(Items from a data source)
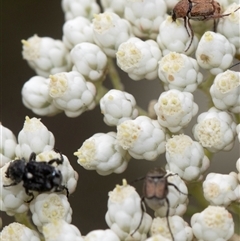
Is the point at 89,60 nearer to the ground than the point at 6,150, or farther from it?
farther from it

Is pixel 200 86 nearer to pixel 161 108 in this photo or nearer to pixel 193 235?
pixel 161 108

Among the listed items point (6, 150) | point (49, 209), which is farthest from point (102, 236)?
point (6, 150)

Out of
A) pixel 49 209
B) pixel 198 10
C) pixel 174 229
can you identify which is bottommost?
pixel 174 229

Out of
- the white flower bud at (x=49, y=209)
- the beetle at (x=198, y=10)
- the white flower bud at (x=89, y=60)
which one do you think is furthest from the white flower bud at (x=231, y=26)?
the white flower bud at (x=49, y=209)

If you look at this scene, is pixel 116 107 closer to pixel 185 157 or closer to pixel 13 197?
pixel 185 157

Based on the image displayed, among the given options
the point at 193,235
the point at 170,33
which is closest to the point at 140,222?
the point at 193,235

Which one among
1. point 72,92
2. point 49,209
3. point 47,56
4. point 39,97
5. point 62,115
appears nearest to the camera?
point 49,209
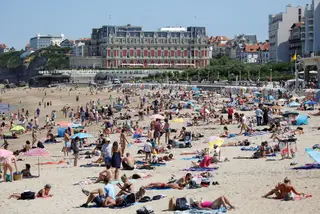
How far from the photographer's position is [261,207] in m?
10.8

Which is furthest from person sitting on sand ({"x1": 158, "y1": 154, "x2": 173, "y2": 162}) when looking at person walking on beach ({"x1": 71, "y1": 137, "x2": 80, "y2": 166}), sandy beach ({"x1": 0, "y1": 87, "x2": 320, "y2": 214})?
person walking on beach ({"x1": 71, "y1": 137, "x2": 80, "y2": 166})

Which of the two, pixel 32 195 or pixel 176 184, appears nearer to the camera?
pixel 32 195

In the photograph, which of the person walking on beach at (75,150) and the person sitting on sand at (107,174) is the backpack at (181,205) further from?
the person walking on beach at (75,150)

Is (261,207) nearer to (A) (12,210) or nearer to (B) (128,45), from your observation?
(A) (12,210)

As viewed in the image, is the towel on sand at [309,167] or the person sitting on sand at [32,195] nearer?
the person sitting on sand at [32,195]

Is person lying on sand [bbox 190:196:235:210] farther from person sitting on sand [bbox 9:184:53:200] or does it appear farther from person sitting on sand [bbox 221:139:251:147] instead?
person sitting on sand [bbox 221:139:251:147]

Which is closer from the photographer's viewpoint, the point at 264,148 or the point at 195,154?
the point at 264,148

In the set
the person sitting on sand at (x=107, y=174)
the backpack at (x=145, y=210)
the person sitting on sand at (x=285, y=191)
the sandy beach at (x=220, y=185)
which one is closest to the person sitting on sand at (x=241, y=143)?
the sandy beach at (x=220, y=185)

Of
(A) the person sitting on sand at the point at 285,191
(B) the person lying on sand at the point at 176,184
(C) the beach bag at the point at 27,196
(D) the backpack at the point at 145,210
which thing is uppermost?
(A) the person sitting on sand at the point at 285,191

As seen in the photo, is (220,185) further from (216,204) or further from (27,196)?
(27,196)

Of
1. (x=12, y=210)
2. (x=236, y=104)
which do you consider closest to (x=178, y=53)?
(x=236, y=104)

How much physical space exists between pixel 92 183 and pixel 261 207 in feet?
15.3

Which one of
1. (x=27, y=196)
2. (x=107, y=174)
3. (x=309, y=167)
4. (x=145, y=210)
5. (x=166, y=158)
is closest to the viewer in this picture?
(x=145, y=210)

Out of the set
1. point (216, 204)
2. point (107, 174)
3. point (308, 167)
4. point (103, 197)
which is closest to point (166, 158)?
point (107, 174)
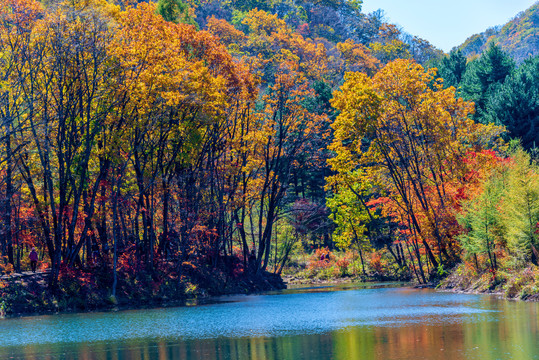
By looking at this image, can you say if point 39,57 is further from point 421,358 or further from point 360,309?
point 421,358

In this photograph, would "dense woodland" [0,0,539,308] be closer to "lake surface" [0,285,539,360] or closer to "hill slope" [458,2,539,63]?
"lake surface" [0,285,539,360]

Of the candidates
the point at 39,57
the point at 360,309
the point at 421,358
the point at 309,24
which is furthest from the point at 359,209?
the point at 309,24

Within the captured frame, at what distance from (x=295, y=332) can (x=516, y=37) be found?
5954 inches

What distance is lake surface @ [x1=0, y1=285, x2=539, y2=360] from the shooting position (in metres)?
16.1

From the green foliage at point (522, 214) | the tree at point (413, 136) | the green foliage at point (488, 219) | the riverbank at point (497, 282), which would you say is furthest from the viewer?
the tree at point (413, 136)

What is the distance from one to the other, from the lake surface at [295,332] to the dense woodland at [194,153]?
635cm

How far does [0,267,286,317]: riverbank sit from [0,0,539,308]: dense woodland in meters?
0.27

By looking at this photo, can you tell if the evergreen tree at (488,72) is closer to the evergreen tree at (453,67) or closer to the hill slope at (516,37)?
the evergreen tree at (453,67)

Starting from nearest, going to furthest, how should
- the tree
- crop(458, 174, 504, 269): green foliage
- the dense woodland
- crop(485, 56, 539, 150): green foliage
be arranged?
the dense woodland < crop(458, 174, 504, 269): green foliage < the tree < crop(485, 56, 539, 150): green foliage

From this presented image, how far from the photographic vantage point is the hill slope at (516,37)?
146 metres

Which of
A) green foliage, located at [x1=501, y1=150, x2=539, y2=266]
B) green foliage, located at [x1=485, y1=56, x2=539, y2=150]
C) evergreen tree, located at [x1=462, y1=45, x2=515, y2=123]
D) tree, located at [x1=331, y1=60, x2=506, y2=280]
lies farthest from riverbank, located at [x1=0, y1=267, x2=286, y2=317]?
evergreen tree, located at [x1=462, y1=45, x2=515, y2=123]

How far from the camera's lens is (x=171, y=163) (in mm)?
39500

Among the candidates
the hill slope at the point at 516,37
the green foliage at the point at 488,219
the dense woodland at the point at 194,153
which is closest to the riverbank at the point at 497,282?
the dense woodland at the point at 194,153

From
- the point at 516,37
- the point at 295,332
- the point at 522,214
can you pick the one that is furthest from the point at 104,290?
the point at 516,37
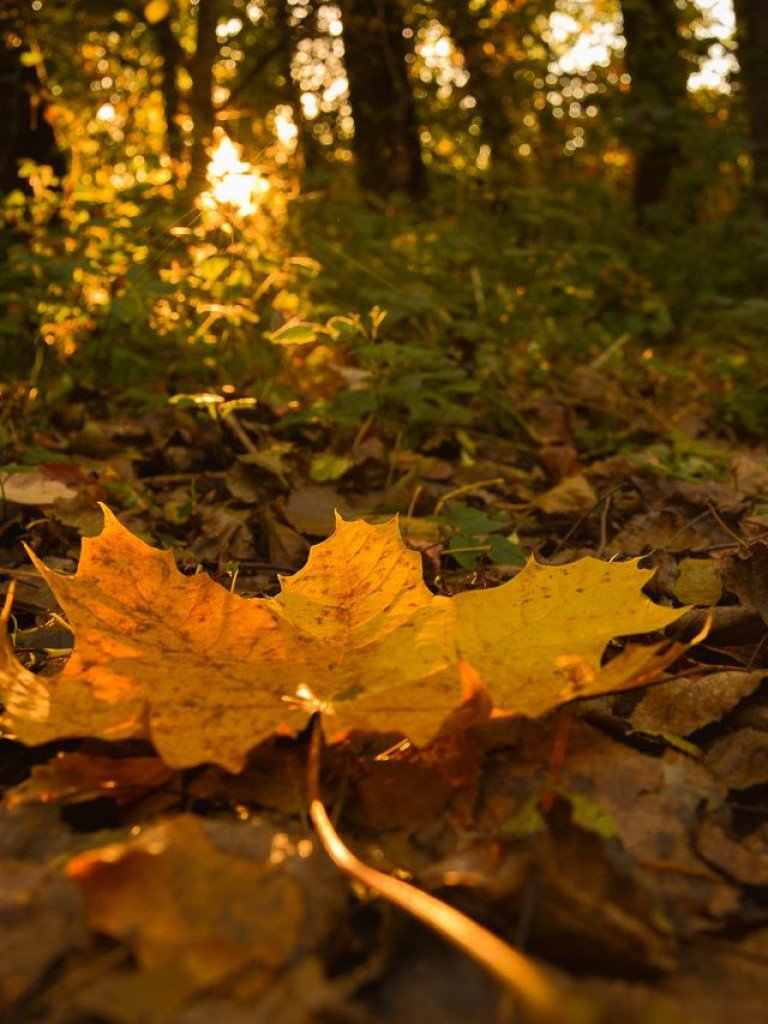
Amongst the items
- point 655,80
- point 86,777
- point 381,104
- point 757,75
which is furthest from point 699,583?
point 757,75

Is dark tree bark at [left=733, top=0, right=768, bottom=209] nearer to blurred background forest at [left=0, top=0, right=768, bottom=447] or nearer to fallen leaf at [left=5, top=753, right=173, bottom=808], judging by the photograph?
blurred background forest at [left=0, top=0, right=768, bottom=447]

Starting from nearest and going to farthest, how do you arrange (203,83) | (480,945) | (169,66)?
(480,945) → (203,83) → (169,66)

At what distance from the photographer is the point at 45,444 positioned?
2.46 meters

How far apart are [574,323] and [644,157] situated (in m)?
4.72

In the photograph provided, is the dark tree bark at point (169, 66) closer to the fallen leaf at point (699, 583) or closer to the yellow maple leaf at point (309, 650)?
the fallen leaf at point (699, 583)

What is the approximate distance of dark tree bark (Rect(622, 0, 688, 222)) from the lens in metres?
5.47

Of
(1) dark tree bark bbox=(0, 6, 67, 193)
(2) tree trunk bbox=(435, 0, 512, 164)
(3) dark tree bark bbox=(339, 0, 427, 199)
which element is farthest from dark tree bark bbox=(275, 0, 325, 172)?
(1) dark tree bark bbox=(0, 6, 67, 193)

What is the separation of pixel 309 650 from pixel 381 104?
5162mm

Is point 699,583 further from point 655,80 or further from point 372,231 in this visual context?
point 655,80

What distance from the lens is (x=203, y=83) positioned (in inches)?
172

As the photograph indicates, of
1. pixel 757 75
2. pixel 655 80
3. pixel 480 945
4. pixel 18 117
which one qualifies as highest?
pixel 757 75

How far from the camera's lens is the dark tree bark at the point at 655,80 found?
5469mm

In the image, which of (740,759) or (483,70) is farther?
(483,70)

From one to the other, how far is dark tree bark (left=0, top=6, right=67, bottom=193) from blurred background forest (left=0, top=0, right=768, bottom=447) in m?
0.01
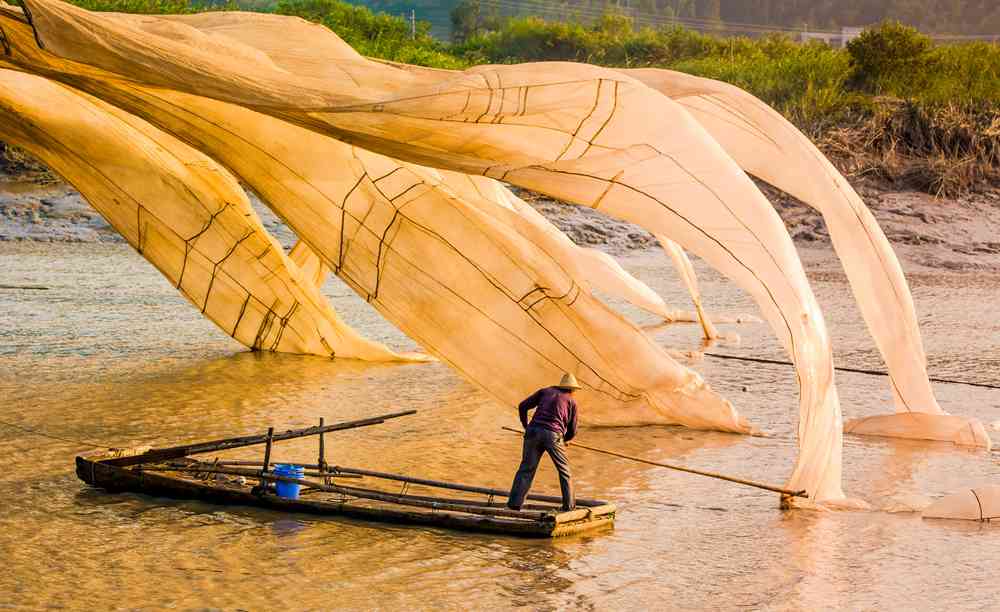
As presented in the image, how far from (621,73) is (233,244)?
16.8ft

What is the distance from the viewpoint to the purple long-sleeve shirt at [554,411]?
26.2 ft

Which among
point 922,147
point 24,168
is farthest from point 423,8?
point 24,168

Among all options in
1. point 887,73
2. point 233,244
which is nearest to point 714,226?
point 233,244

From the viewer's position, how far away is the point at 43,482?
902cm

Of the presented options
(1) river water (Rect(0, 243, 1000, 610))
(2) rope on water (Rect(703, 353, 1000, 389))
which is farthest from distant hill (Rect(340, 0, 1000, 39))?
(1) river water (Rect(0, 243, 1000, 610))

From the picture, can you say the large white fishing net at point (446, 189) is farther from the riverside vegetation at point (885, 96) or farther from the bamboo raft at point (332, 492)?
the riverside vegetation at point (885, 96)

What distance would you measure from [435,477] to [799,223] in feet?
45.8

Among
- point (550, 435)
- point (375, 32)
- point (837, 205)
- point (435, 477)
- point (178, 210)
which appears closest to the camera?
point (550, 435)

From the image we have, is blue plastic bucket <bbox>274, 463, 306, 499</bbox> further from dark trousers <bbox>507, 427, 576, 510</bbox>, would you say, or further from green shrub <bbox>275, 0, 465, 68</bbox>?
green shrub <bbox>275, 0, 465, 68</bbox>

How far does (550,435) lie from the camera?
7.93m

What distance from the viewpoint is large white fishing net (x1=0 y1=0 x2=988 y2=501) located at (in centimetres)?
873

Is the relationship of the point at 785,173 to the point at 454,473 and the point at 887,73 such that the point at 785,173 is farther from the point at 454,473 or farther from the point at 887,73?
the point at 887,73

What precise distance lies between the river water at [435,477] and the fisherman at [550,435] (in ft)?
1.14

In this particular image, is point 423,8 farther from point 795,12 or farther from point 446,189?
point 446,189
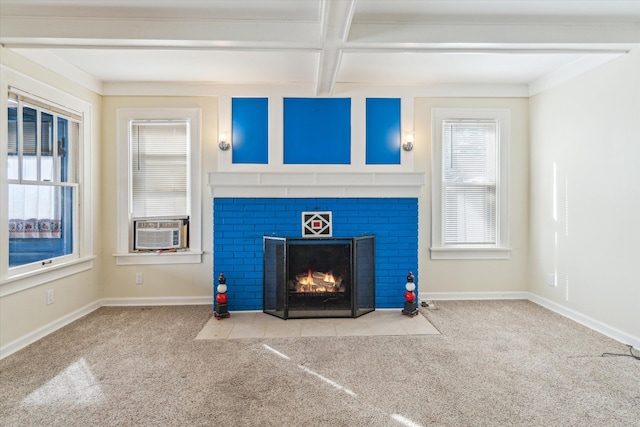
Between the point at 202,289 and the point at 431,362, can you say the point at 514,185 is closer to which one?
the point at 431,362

• **GIVEN EXERCISE**
Lines from the one that contains "From the viewer's" through the last line of the data above are to be extracted exactly, with no pictures and no other lines.

• **ANSWER FOR THE TASK**
From the viewer's position, how far away is the point at 43,482?
902cm

Of the presented options
(1) river water (Rect(0, 243, 1000, 610))
(2) rope on water (Rect(703, 353, 1000, 389))
which is farthest from distant hill (Rect(340, 0, 1000, 39))?
(1) river water (Rect(0, 243, 1000, 610))

From the picture, can you say the large white fishing net at point (446, 189) is farther from the riverside vegetation at point (885, 96) or farther from the bamboo raft at point (332, 492)?
the riverside vegetation at point (885, 96)

What distance would you measure from [435,477] to [799,223] in feet?
45.8

Among
- point (550, 435)
- point (375, 32)
- point (837, 205)
- point (435, 477)
- point (178, 210)
which appears closest to the camera?
point (550, 435)

From the image we have, is blue plastic bucket <bbox>274, 463, 306, 499</bbox> further from dark trousers <bbox>507, 427, 576, 510</bbox>, would you say, or further from green shrub <bbox>275, 0, 465, 68</bbox>?
green shrub <bbox>275, 0, 465, 68</bbox>

How far does (550,435) lie from the camera?
7.93m

What distance from the viewpoint is large white fishing net (x1=0 y1=0 x2=988 y2=501) located at (in centimetres)?
873

Is the relationship of the point at 785,173 to the point at 454,473 and the point at 887,73 such that the point at 785,173 is farther from the point at 454,473 or farther from the point at 887,73?
the point at 887,73

What precise distance lies between the river water at [435,477] and the fisherman at [550,435] (in ft)?
1.14

In this particular image, is point 423,8 farther from point 795,12 or farther from point 446,189?
point 446,189
Between the point at 202,289 and the point at 431,362, can you say the point at 514,185 is closer to which one?
the point at 431,362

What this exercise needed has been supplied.